The review, which draws on more than a decade of publications suggests that orexin spurs drug craving and, thus, motivation to procure a drug.
Under normal circumstances, many orexin-producing cells in the brain turn orexin production on and off in ways that raise and lower motivation. These cells turn on when, e.g., people face a tight deadline and need to get work done and turn off at night to enable sleep. However, when people become addicted to opioids, cocaine, alcohol, and other substances, these cells increase orexin production but no longer turn it off. They stay on constantly, producing high levels of orexin that motivates one behavior: getting another hit.
Controlled studies of mice, rats, zebrafish, and other animals have allowed researchers to systematically examine each step in the process. Postmortem analysis of brain tissue from people who used heroin shows the same increase in the human orexin system that researchers have observed in addicted animals. Once triggered, this overactivity may last forever—indeed, the research team observed increased orexin levels in cocaine-addicted rats that stayed sober for more than a quarter of their natural lifespan.
Earlier research into orexin’s sleep-blocking effects spurred the creation of anti-orexin insomnia medications, three of which have been approved by the US Food and Drug Administration (Belsomra, Quviviq, and Davigo). As orexin’s role in addiction has emerged, researchers have tested these medications as addiction treatments, mostly in animals. Research at Rutgers has found that low doses of one of these medications can reduce drug-seeking behavior in rats without sedating them or impairing cognitive function. Moreover, a recent study from Johns Hopkins University showed that this medication can reduce cravings in people detoxifying from opioids.
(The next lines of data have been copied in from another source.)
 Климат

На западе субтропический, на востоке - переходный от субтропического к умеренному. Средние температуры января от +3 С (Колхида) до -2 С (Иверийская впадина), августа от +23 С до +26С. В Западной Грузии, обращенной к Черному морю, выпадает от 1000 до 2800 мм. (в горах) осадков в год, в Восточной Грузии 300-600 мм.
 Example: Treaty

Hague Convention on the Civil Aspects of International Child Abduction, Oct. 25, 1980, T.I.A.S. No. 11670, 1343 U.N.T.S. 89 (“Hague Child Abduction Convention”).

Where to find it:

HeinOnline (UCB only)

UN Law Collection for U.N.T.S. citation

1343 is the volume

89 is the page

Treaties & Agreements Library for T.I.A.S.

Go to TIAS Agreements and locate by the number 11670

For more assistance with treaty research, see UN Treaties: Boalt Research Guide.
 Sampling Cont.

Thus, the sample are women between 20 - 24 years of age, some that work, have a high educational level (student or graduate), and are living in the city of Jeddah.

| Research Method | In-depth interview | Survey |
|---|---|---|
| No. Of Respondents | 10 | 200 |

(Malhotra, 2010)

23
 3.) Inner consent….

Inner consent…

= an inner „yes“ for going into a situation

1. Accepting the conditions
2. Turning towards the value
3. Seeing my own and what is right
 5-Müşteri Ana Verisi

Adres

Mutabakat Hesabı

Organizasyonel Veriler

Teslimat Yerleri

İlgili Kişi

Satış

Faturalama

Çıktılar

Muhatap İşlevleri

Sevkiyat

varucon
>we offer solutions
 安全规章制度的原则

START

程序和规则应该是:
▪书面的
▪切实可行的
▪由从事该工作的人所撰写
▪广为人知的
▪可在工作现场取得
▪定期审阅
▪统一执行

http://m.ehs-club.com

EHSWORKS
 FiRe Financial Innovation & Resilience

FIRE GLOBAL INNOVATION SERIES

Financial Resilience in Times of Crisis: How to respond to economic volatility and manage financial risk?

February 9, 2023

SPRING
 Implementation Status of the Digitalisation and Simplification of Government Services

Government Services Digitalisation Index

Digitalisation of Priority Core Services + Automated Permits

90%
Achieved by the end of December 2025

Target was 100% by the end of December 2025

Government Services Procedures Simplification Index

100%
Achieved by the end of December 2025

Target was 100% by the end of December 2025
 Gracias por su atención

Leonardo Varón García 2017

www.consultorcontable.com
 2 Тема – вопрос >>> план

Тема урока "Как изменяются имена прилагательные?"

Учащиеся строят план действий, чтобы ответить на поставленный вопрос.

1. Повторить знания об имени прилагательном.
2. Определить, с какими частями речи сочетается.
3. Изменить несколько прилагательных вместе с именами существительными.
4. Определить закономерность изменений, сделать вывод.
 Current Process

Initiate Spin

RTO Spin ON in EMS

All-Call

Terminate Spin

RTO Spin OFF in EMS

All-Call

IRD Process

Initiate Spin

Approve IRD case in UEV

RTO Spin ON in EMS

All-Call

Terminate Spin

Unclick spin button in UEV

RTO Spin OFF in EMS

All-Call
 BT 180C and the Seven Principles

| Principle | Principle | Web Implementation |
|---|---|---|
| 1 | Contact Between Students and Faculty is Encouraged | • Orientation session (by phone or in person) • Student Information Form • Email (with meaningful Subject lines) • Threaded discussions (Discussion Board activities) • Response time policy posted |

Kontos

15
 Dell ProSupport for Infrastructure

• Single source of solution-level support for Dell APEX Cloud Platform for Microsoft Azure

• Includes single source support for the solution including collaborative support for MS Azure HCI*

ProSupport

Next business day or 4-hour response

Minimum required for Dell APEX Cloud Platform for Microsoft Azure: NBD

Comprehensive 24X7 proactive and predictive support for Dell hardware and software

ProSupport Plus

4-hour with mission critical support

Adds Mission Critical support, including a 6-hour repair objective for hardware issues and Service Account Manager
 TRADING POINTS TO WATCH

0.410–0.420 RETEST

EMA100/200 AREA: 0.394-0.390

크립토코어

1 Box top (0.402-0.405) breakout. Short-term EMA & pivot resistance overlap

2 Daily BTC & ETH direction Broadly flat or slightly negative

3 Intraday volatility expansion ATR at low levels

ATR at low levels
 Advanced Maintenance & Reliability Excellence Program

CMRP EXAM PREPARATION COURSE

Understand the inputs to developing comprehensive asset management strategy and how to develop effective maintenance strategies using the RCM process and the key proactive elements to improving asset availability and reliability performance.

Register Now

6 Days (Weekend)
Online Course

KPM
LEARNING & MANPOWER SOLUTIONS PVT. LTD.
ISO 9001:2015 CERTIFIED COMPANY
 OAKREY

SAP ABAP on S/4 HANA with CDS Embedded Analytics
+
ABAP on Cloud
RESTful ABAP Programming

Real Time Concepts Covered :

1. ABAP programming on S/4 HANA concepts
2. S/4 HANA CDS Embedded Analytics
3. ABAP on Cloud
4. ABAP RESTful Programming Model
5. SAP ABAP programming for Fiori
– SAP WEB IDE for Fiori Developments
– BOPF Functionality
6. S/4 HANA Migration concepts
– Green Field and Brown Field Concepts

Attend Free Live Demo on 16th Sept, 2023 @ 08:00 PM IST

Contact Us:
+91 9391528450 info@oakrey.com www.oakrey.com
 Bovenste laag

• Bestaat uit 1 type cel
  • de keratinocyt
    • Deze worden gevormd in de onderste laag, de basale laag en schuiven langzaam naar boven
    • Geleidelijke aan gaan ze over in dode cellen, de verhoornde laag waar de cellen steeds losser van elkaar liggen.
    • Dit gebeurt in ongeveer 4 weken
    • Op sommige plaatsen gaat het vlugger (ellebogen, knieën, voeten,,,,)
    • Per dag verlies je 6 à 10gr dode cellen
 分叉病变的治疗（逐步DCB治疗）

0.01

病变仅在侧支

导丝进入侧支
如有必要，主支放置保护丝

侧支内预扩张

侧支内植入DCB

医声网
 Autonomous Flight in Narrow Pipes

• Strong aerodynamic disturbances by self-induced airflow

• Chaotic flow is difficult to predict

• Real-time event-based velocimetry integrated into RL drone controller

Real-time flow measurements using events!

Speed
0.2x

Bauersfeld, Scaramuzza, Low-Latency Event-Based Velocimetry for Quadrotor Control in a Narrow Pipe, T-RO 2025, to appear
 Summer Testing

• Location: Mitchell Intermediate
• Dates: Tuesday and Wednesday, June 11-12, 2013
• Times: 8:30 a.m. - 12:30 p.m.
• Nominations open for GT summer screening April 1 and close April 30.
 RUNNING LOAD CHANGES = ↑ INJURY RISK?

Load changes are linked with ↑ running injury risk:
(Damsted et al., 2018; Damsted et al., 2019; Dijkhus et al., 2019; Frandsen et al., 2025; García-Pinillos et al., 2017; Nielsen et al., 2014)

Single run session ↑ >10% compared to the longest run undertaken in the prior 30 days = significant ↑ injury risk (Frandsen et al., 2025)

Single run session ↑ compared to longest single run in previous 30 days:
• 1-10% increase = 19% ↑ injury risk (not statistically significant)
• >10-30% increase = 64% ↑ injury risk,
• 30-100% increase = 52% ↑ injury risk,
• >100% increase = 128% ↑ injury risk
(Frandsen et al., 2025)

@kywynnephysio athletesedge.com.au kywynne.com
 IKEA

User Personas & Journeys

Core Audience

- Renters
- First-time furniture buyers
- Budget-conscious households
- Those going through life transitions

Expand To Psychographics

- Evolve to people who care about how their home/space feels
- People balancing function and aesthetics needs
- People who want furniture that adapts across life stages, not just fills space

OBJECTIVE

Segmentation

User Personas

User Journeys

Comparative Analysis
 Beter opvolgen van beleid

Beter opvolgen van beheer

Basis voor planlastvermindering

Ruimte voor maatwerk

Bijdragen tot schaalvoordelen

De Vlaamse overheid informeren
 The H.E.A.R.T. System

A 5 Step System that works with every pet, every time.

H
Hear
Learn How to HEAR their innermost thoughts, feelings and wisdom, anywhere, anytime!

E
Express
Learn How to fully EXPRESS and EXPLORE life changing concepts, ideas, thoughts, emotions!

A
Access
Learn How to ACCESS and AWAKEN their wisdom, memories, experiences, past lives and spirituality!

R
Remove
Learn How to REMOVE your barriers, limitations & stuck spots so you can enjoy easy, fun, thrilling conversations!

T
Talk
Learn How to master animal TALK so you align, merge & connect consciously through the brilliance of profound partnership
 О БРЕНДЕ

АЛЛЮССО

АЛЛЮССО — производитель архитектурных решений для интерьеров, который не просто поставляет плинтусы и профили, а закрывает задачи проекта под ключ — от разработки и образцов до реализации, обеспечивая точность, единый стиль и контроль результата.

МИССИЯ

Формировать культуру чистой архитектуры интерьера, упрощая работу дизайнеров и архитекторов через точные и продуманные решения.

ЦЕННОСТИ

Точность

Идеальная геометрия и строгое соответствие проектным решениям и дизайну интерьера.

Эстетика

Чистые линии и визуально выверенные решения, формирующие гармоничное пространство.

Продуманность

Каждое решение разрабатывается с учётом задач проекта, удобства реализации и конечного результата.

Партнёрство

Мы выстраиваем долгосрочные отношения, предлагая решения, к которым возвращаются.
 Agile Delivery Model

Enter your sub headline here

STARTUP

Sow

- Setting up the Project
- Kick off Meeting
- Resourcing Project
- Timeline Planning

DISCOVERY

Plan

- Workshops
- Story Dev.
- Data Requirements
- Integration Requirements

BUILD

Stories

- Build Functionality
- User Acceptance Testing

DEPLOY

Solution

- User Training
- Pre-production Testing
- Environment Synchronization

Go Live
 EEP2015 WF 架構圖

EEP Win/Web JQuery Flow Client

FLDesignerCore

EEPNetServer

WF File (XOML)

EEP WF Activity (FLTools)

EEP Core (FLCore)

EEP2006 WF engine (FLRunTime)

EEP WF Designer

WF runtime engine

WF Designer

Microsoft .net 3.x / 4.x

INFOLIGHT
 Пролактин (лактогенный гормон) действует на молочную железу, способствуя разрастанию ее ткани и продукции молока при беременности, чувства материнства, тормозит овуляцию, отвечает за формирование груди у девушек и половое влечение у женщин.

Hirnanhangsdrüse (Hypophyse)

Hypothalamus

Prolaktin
“There’s obviously no guarantee orexin antagonists will effectively treat addiction, but our research gives us good reason for hope,” says Morgan James, coauthor of the review and a professor of psychiatry at Rutgers Robert Wood Johnson Medical School. “And the need for effective treatments is enormous. Overdose deaths have skyrocketed past 100,000 a year and existing treatment options have limited efficacy.”